Media Misses Expanding Influence Of Citizens United, Link To Hobby Lobby

Nightly network newscasts and Sunday morning talk shows have largely failed to connect two recent Supreme Court decisions to Citizens United v. FEC, the case that radically expanded the legal concept of “corporate personhood” -- the idea that corporations have constitutional rights. This has left viewers with an incomplete understanding of how the Court applied this dangerous precedent to campaign finance and reproductive rights law.

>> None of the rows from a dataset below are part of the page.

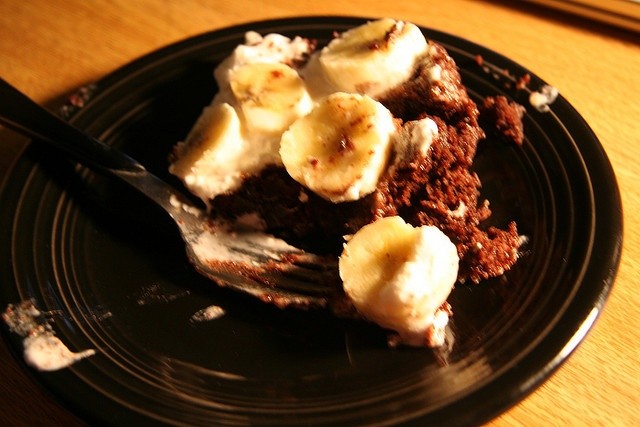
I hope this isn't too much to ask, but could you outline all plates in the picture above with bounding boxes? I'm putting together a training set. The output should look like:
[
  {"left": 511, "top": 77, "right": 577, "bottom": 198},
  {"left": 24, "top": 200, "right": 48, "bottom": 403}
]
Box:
[{"left": 1, "top": 12, "right": 626, "bottom": 426}]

Evening News Broadcasts And Sunday Shows Fail To Connect McCutcheon v. FEC To Citizens United Half The Time

Constitutional Accountability Center: In McCutcheon, Roberts Court “Doubles Down On Citizens United, Making That Ruling Even Worse.” David H. Gans, the Director of the Human Rights, Civil Rights, and Citizenship Program at CAC, called McCutcheon an extension of the “backward” logic in Citizens United, which held that constitutional protections for speech protect a corporation's right to make unlimited expenditures in support of political candidates. The plaintiffs in McCutcheon used that same theory to argue, successfully, that the First Amendment also prohibits the government from placing aggregate donation limits on wealthy individuals who donate during the federal election cycle:

[I]n a 5-4 ruling in McCutcheon v. FEC, the Roberts Court dealt another blow to our Constitution's promise of democracy, striking down aggregate contribution limits designed to prevent massive campaign contributions to candidates, parties and PACs.

Four years ago, in Citizens United v. FEC, the Roberts Court turned our Constitution's system of democracy of, by, and for the people on its head, ruling that money is speech, corporations are part of “We the People,” and the government's anti-corruption interest only extends to preventing bribery. In an opinion by Chief Justice John Roberts, McCutcheon doubles down on Citizens United, making that ruling even worse.

In McCutcheon, the justices struck down federal campaign contribution regulation for the first time in history, opening the floodgates and allowing Sheldon Adelson, the Koch brothers and fat cats across the political spectrum to contribute millions of dollars to elect candidates to do their bidding. Justice Clarence Thomas would have gone even further, voting to strike down all contribution limits.

As in Citizens United, the court's five conservative justices buried their collective heads in the sands, proclaiming that there is no risk of corruption, or threat to democracy, in a system that allows the wealthiest of Americans to cut million-dollar checks to candidates, parties and PACS. The court's ruling, as Justice Stephen Breyer explained in a powerful dissent, “eviscerates our Nation's campaign finance laws” and devalues “the importance of protecting the political integrity of our governmental institutions.” [Constitutional Accountability Center, 4/16/14, accessed August 5, 2014]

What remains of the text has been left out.